| 연습 과제 |
1: 서브워드 토큰화 초록에서 "바이트 수준 시뮬레이션을"로 시작해 "것의 중요성을 강조한다."로 끝나는 부분을 한 글자도 바꾸지 말고 다시 옮겨 적어 주겠어요?
2: 서브워드 토큰화 초록의 마지막 문장 다음에 이어질 내용을 써 주겠어요?

| 원문 발췌 |
....
바이트 수준 시뮬레이션을 통한 언어 모델 훈련에서 하위 단어 토큰화 이점의 분리

초록

서브워드 토크나이제이션은 현대의 대규모 언어 모델(LLM)에서 필수적인 부분이지만, 학습 효율성과 모델 성능에 대한 구체적인 기여도는 여전히 잘 이해되지 않고 있다. 본 연구에서는 통제된 바이트 수준 사전 학습 파이프라인 내에서 서브워드 토큰화의 효과를 분리하여 고찰한다. 우리는 샘플 처리량, 어휘 확장, 서브워드 경계의 언어적 사전 정보 등 다양한 차원에 걸쳐 가설을 수립하고 검증한다. 이러한 효과를 바이트 수준 설정에서 시뮬레이션함으로써 서브워드 모델이 원시 바이트 모델보다 우수한 이유에 대한 이해를 정교화하고, 향후 바이트 수준 및 서브워드 모델의 사전 학습을 개선하기 위한 통찰력을 제공한다. 구체적으로, 실험 결과는 증가된 학습 처리량의 중요한 역할과 서브워드 경계를 명시적 사전 정보나 귀납적 편향으로 통합하는 것의 중요성을 강조한다.
....
| 자료 정보 |
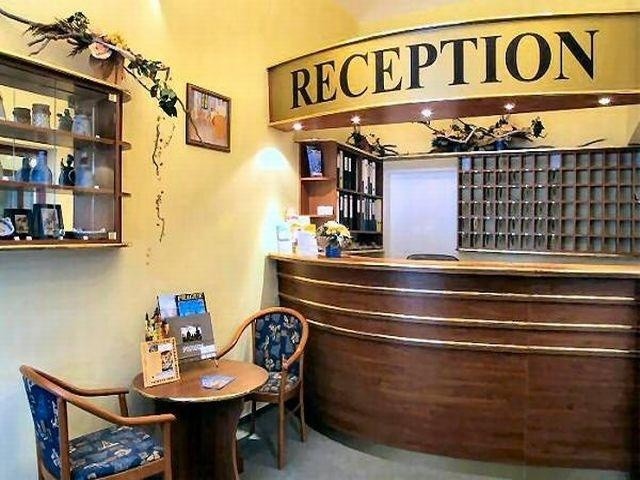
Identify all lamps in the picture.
....
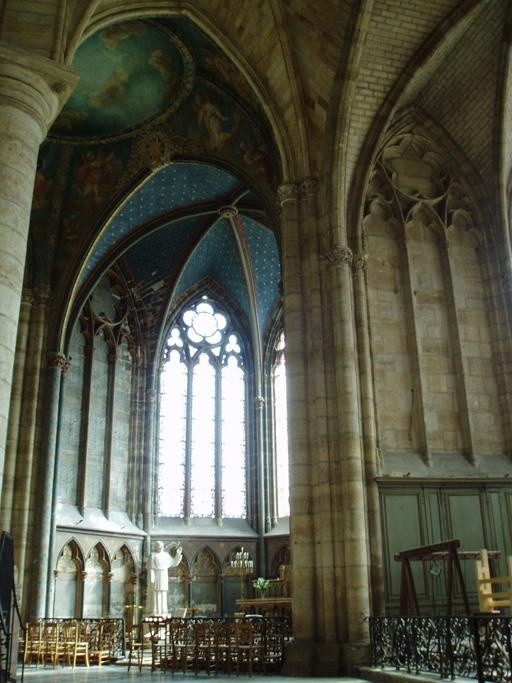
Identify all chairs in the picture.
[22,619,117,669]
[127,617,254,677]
....
| 답변 |
1:
바이트 수준 시뮬레이션을 통한 언어 모델 훈련에서 하위 단어 토큰화 이점의 분리

초록

서브워드 토크나이제이션은 현대의 대규모 언어 모델(LLM)에서 필수적인 부분이지만, 학습 효율성과 모델 성능에 대한 구체적인 기여도는 여전히 잘 이해되지 않고 있다. 본 연구에서는 통제된 바이트 수준 사전 학습 파이프라인 내에서 서브워드 토큰화의 효과를 분리하여 고찰한다. 우리는 샘플 처리량, 어휘 확장, 서브워드 경계의 언어적 사전 정보 등 다양한 차원에 걸쳐 가설을 수립하고 검증한다. 이러한 효과를 바이트 수준 설정에서 시뮬레이션함으로써 서브워드 모델이 원시 바이트 모델보다 우수한 이유에 대한 이해를 정교화하고, 향후 바이트 수준 및 서브워드 모델의 사전 학습을 개선하기 위한 통찰력을 제공한다. 구체적으로, 실험 결과는 증가된 학습 처리량의 중요한 역할과 서브워드 경계를 명시적 사전 정보나 귀납적 편향으로 통합하는 것의 중요성을 강조한다.

2:
English

Subword tokenization is an essential part of modern large language models (LLMs), yet its specific contributions to training efficiency and model performance remain poorly understood. In this work, we decouple the effects of subword tokenization by isolating them within a controlled byte-level pretraining pipeline. We formulate and test hypotheses across various dimensions, including sample throughput, vocabulary scaling, and the linguistic prior of subword boundaries. By simulating these effects in a byte-level setting, we refine our understanding of why subword models outperform raw byte models and offer insights to improve the pretraining of future byte-level and subword models. Specifically, our experiments highlight the critical role of increased training throughput and the integration of subword boundaries as either explicit priors or inductive biases.